Cena's pathetic performance wasn't sufficient for hordes of Chinese nationalists and trolls, who wanted him to go the distance and explicitly embrace the regime's view that Taiwan belongs to mainland China.  This is reminiscent of the boycott against the woke frauds at Nike, who pandered aggressively to the CCP by standing in solidarity against Western values, and even lobbied against a bill in Congress that was opposed by Beijing -- but because they wouldn't agree to celebrate slave labor, they were targeted anyway, in favor of enthusiastically pro-slave labor Chinese competitors.  Cena is not alone in selling out in pursuit of profits.  A growing list of American companies, including major airlines and hotel chains, have caved to Chinese demands regarding Taiwan.  We've also seen stars in the National Basketball Association carry Beijing's water by demanding silence on China's anti-democracy violations of international law and civil rights abuses in Hong Kong.  And precious few high profile entertainers or prominent brands -- who trip over each other to publicly preen about "social justice" issues in the United States -- seem to have anything to say about the active genocide being perpetrated by the CCP against Muslim minorities in Western China.  They should be made to squirm over this craven, self-serving hypcrisy:


Do these people of color (it's unclear if the term "Black and Brown bodies" can be deployed here) not quite count?  Does 'Never Again' come with a China-sized asterisk?  Or, perhaps more aptly, a dollar-shaped asterisk?  These rich, famous people should be asked about it.  They give interviews all the time to promote their personal brands and expand their fame and wealth.  Who will have the stones to ask them?  It's one thing for Uighurs to mouth lies to the camera while under virtual or literal threat from thugs with guns who run concentration camps.

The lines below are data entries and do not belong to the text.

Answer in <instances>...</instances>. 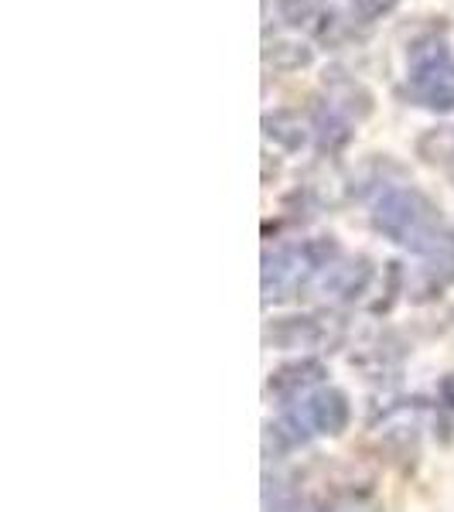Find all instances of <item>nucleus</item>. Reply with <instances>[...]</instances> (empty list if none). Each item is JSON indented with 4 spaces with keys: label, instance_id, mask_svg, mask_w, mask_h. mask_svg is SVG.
Instances as JSON below:
<instances>
[{
    "label": "nucleus",
    "instance_id": "obj_1",
    "mask_svg": "<svg viewBox=\"0 0 454 512\" xmlns=\"http://www.w3.org/2000/svg\"><path fill=\"white\" fill-rule=\"evenodd\" d=\"M373 222L386 239H393L400 246H414L420 256L454 243V233L441 226L437 209L420 192H414V188L386 192L376 202Z\"/></svg>",
    "mask_w": 454,
    "mask_h": 512
},
{
    "label": "nucleus",
    "instance_id": "obj_2",
    "mask_svg": "<svg viewBox=\"0 0 454 512\" xmlns=\"http://www.w3.org/2000/svg\"><path fill=\"white\" fill-rule=\"evenodd\" d=\"M349 417H352L349 396L328 386V390L311 393L301 407L287 410V414L270 427V434H274L284 448H294V444H304L315 434H342L345 427H349Z\"/></svg>",
    "mask_w": 454,
    "mask_h": 512
},
{
    "label": "nucleus",
    "instance_id": "obj_3",
    "mask_svg": "<svg viewBox=\"0 0 454 512\" xmlns=\"http://www.w3.org/2000/svg\"><path fill=\"white\" fill-rule=\"evenodd\" d=\"M410 96L427 110H454V59L444 41H427L414 48Z\"/></svg>",
    "mask_w": 454,
    "mask_h": 512
},
{
    "label": "nucleus",
    "instance_id": "obj_4",
    "mask_svg": "<svg viewBox=\"0 0 454 512\" xmlns=\"http://www.w3.org/2000/svg\"><path fill=\"white\" fill-rule=\"evenodd\" d=\"M335 256V243H308V246H294L277 256H267V267H263V294L267 301H284L294 297L308 284V277L315 270L328 267V260Z\"/></svg>",
    "mask_w": 454,
    "mask_h": 512
},
{
    "label": "nucleus",
    "instance_id": "obj_5",
    "mask_svg": "<svg viewBox=\"0 0 454 512\" xmlns=\"http://www.w3.org/2000/svg\"><path fill=\"white\" fill-rule=\"evenodd\" d=\"M321 379H325V362L318 359H297V362H287V366H280L270 373V383L267 390L280 396V400H294L297 393L311 390V386H318Z\"/></svg>",
    "mask_w": 454,
    "mask_h": 512
},
{
    "label": "nucleus",
    "instance_id": "obj_6",
    "mask_svg": "<svg viewBox=\"0 0 454 512\" xmlns=\"http://www.w3.org/2000/svg\"><path fill=\"white\" fill-rule=\"evenodd\" d=\"M274 342L287 345V349H294V345H308V342H318L321 338V325L315 318H284L277 321V328H270V335Z\"/></svg>",
    "mask_w": 454,
    "mask_h": 512
},
{
    "label": "nucleus",
    "instance_id": "obj_7",
    "mask_svg": "<svg viewBox=\"0 0 454 512\" xmlns=\"http://www.w3.org/2000/svg\"><path fill=\"white\" fill-rule=\"evenodd\" d=\"M393 4H396V0H356V7L366 14V18H379V14H386Z\"/></svg>",
    "mask_w": 454,
    "mask_h": 512
},
{
    "label": "nucleus",
    "instance_id": "obj_8",
    "mask_svg": "<svg viewBox=\"0 0 454 512\" xmlns=\"http://www.w3.org/2000/svg\"><path fill=\"white\" fill-rule=\"evenodd\" d=\"M437 393H441V403L444 407L454 410V373L441 379V386H437Z\"/></svg>",
    "mask_w": 454,
    "mask_h": 512
}]
</instances>
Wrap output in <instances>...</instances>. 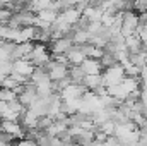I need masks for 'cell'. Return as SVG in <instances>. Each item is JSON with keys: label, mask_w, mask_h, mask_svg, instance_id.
I'll list each match as a JSON object with an SVG mask.
<instances>
[{"label": "cell", "mask_w": 147, "mask_h": 146, "mask_svg": "<svg viewBox=\"0 0 147 146\" xmlns=\"http://www.w3.org/2000/svg\"><path fill=\"white\" fill-rule=\"evenodd\" d=\"M36 16H38V19H41V21H45V23L51 24V23L57 19L58 12H57V10H53L51 7H48V9H41V10H38Z\"/></svg>", "instance_id": "cell-11"}, {"label": "cell", "mask_w": 147, "mask_h": 146, "mask_svg": "<svg viewBox=\"0 0 147 146\" xmlns=\"http://www.w3.org/2000/svg\"><path fill=\"white\" fill-rule=\"evenodd\" d=\"M72 45H74V41H72V38H70V35H63V36H60V38L51 40V41L48 43V50H50L51 55L65 53Z\"/></svg>", "instance_id": "cell-4"}, {"label": "cell", "mask_w": 147, "mask_h": 146, "mask_svg": "<svg viewBox=\"0 0 147 146\" xmlns=\"http://www.w3.org/2000/svg\"><path fill=\"white\" fill-rule=\"evenodd\" d=\"M82 84H84L87 89L94 91L96 88L105 86V83H103V74H101V72H99V74H86V76H84Z\"/></svg>", "instance_id": "cell-8"}, {"label": "cell", "mask_w": 147, "mask_h": 146, "mask_svg": "<svg viewBox=\"0 0 147 146\" xmlns=\"http://www.w3.org/2000/svg\"><path fill=\"white\" fill-rule=\"evenodd\" d=\"M103 83L105 86H110V84H116V83H121V79L125 77V69L120 62L113 64L110 67L103 69Z\"/></svg>", "instance_id": "cell-2"}, {"label": "cell", "mask_w": 147, "mask_h": 146, "mask_svg": "<svg viewBox=\"0 0 147 146\" xmlns=\"http://www.w3.org/2000/svg\"><path fill=\"white\" fill-rule=\"evenodd\" d=\"M17 98V93L14 89H9V88H0V100L3 102H12Z\"/></svg>", "instance_id": "cell-12"}, {"label": "cell", "mask_w": 147, "mask_h": 146, "mask_svg": "<svg viewBox=\"0 0 147 146\" xmlns=\"http://www.w3.org/2000/svg\"><path fill=\"white\" fill-rule=\"evenodd\" d=\"M65 55H67L69 65H79V64L86 59V53H84V50L80 48V45H72V46L65 52Z\"/></svg>", "instance_id": "cell-6"}, {"label": "cell", "mask_w": 147, "mask_h": 146, "mask_svg": "<svg viewBox=\"0 0 147 146\" xmlns=\"http://www.w3.org/2000/svg\"><path fill=\"white\" fill-rule=\"evenodd\" d=\"M79 65H80V69H82L86 74H99V72H103V67H101V64H99L98 59L86 57Z\"/></svg>", "instance_id": "cell-7"}, {"label": "cell", "mask_w": 147, "mask_h": 146, "mask_svg": "<svg viewBox=\"0 0 147 146\" xmlns=\"http://www.w3.org/2000/svg\"><path fill=\"white\" fill-rule=\"evenodd\" d=\"M82 16L87 17L89 21H101L103 17V9L101 7H94V5H87L82 10Z\"/></svg>", "instance_id": "cell-9"}, {"label": "cell", "mask_w": 147, "mask_h": 146, "mask_svg": "<svg viewBox=\"0 0 147 146\" xmlns=\"http://www.w3.org/2000/svg\"><path fill=\"white\" fill-rule=\"evenodd\" d=\"M51 59V53L48 50V45L46 43H41V41H34L33 43V50L29 53V60L33 62V65H45L48 60Z\"/></svg>", "instance_id": "cell-1"}, {"label": "cell", "mask_w": 147, "mask_h": 146, "mask_svg": "<svg viewBox=\"0 0 147 146\" xmlns=\"http://www.w3.org/2000/svg\"><path fill=\"white\" fill-rule=\"evenodd\" d=\"M84 76H86V72L80 69V65H69V77H70V83L82 84Z\"/></svg>", "instance_id": "cell-10"}, {"label": "cell", "mask_w": 147, "mask_h": 146, "mask_svg": "<svg viewBox=\"0 0 147 146\" xmlns=\"http://www.w3.org/2000/svg\"><path fill=\"white\" fill-rule=\"evenodd\" d=\"M0 131L10 134L12 138H17V139L24 138V134H26V129L22 127V124H19V120H5V119H0Z\"/></svg>", "instance_id": "cell-3"}, {"label": "cell", "mask_w": 147, "mask_h": 146, "mask_svg": "<svg viewBox=\"0 0 147 146\" xmlns=\"http://www.w3.org/2000/svg\"><path fill=\"white\" fill-rule=\"evenodd\" d=\"M74 5H79V3H89V0H72Z\"/></svg>", "instance_id": "cell-14"}, {"label": "cell", "mask_w": 147, "mask_h": 146, "mask_svg": "<svg viewBox=\"0 0 147 146\" xmlns=\"http://www.w3.org/2000/svg\"><path fill=\"white\" fill-rule=\"evenodd\" d=\"M7 108H9V103H7V102H3V100H0V115H2Z\"/></svg>", "instance_id": "cell-13"}, {"label": "cell", "mask_w": 147, "mask_h": 146, "mask_svg": "<svg viewBox=\"0 0 147 146\" xmlns=\"http://www.w3.org/2000/svg\"><path fill=\"white\" fill-rule=\"evenodd\" d=\"M87 91V88L84 84H75L69 83L65 88L60 89V98L62 100H69V98H82V95Z\"/></svg>", "instance_id": "cell-5"}]
</instances>
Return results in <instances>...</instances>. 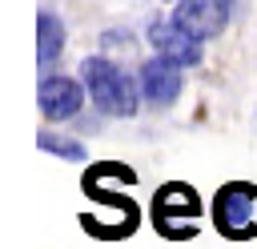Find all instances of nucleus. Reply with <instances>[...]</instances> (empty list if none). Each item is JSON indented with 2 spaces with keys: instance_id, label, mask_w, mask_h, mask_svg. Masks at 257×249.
<instances>
[{
  "instance_id": "nucleus-1",
  "label": "nucleus",
  "mask_w": 257,
  "mask_h": 249,
  "mask_svg": "<svg viewBox=\"0 0 257 249\" xmlns=\"http://www.w3.org/2000/svg\"><path fill=\"white\" fill-rule=\"evenodd\" d=\"M80 80L88 88V100L104 112V116H133L141 104V80H133L128 72H120L112 60L104 56H84L80 60Z\"/></svg>"
},
{
  "instance_id": "nucleus-2",
  "label": "nucleus",
  "mask_w": 257,
  "mask_h": 249,
  "mask_svg": "<svg viewBox=\"0 0 257 249\" xmlns=\"http://www.w3.org/2000/svg\"><path fill=\"white\" fill-rule=\"evenodd\" d=\"M153 221L161 229V237H173V241H189L197 233V221H201V193L185 181H169L157 189L153 197Z\"/></svg>"
},
{
  "instance_id": "nucleus-3",
  "label": "nucleus",
  "mask_w": 257,
  "mask_h": 249,
  "mask_svg": "<svg viewBox=\"0 0 257 249\" xmlns=\"http://www.w3.org/2000/svg\"><path fill=\"white\" fill-rule=\"evenodd\" d=\"M213 225L229 241L257 237V185L253 181H229L213 197Z\"/></svg>"
},
{
  "instance_id": "nucleus-4",
  "label": "nucleus",
  "mask_w": 257,
  "mask_h": 249,
  "mask_svg": "<svg viewBox=\"0 0 257 249\" xmlns=\"http://www.w3.org/2000/svg\"><path fill=\"white\" fill-rule=\"evenodd\" d=\"M145 40L153 44L157 56H165V60H173V64H181V68H197L201 56H205L201 36H193L177 16H169V20H153L149 32H145Z\"/></svg>"
},
{
  "instance_id": "nucleus-5",
  "label": "nucleus",
  "mask_w": 257,
  "mask_h": 249,
  "mask_svg": "<svg viewBox=\"0 0 257 249\" xmlns=\"http://www.w3.org/2000/svg\"><path fill=\"white\" fill-rule=\"evenodd\" d=\"M84 80H72V76H64V72H48L44 80H40V92H36V100H40V116L48 120V125H60V120H72L80 108H84Z\"/></svg>"
},
{
  "instance_id": "nucleus-6",
  "label": "nucleus",
  "mask_w": 257,
  "mask_h": 249,
  "mask_svg": "<svg viewBox=\"0 0 257 249\" xmlns=\"http://www.w3.org/2000/svg\"><path fill=\"white\" fill-rule=\"evenodd\" d=\"M173 16L201 40H213L229 28V16H233V4L229 0H177Z\"/></svg>"
},
{
  "instance_id": "nucleus-7",
  "label": "nucleus",
  "mask_w": 257,
  "mask_h": 249,
  "mask_svg": "<svg viewBox=\"0 0 257 249\" xmlns=\"http://www.w3.org/2000/svg\"><path fill=\"white\" fill-rule=\"evenodd\" d=\"M137 80H141V92L149 104H173L185 88V76H181V64L165 60V56H149L141 68H137Z\"/></svg>"
},
{
  "instance_id": "nucleus-8",
  "label": "nucleus",
  "mask_w": 257,
  "mask_h": 249,
  "mask_svg": "<svg viewBox=\"0 0 257 249\" xmlns=\"http://www.w3.org/2000/svg\"><path fill=\"white\" fill-rule=\"evenodd\" d=\"M60 52H64V24H60L56 12L44 8L36 16V60H40V68H52Z\"/></svg>"
},
{
  "instance_id": "nucleus-9",
  "label": "nucleus",
  "mask_w": 257,
  "mask_h": 249,
  "mask_svg": "<svg viewBox=\"0 0 257 249\" xmlns=\"http://www.w3.org/2000/svg\"><path fill=\"white\" fill-rule=\"evenodd\" d=\"M36 145H40L44 153H52V157H60V161H72V165H80V161L88 157L80 141H72V137H64V133H52V129H44V133L36 137Z\"/></svg>"
},
{
  "instance_id": "nucleus-10",
  "label": "nucleus",
  "mask_w": 257,
  "mask_h": 249,
  "mask_svg": "<svg viewBox=\"0 0 257 249\" xmlns=\"http://www.w3.org/2000/svg\"><path fill=\"white\" fill-rule=\"evenodd\" d=\"M173 4H177V0H173Z\"/></svg>"
}]
</instances>
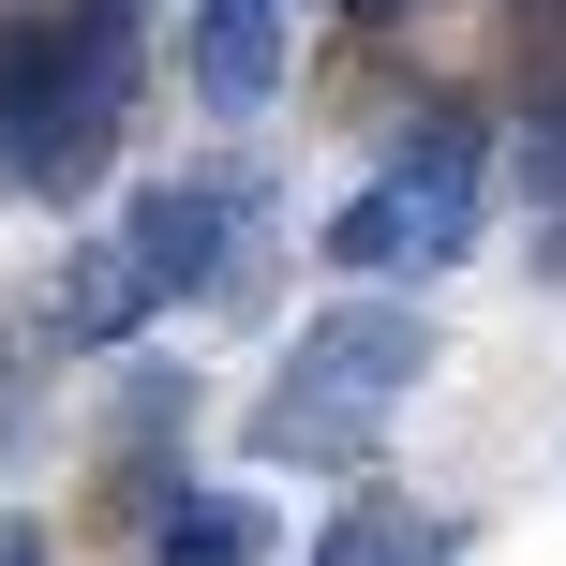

It's another thing entirely for a multimillionaire celeb to beg for forgiveness for rankling Beijing's profoundly illiberal sensibilities as a form of profit-maximizing damage control, on behalf of the ninth installment of a movie franchise about car racing (and, of course, protecting his viability within China-addicted and -beholden Hollywood.  One is defensible.  The other is not.  I'll leave you with another fair question for John Cena: If you pulled out of an event in Saudi Arabia in protest of a grotesque human rights abuse against a journalist (fair enough!), what's the justification for this posture on China, which is currently running mass-scale concentration camps, enforcing draconian forced labor practices, and carrying out full-blown ethnic cleansing?


I suspect the answer ultimately has something to do with the shape of the asterisks mentioned above.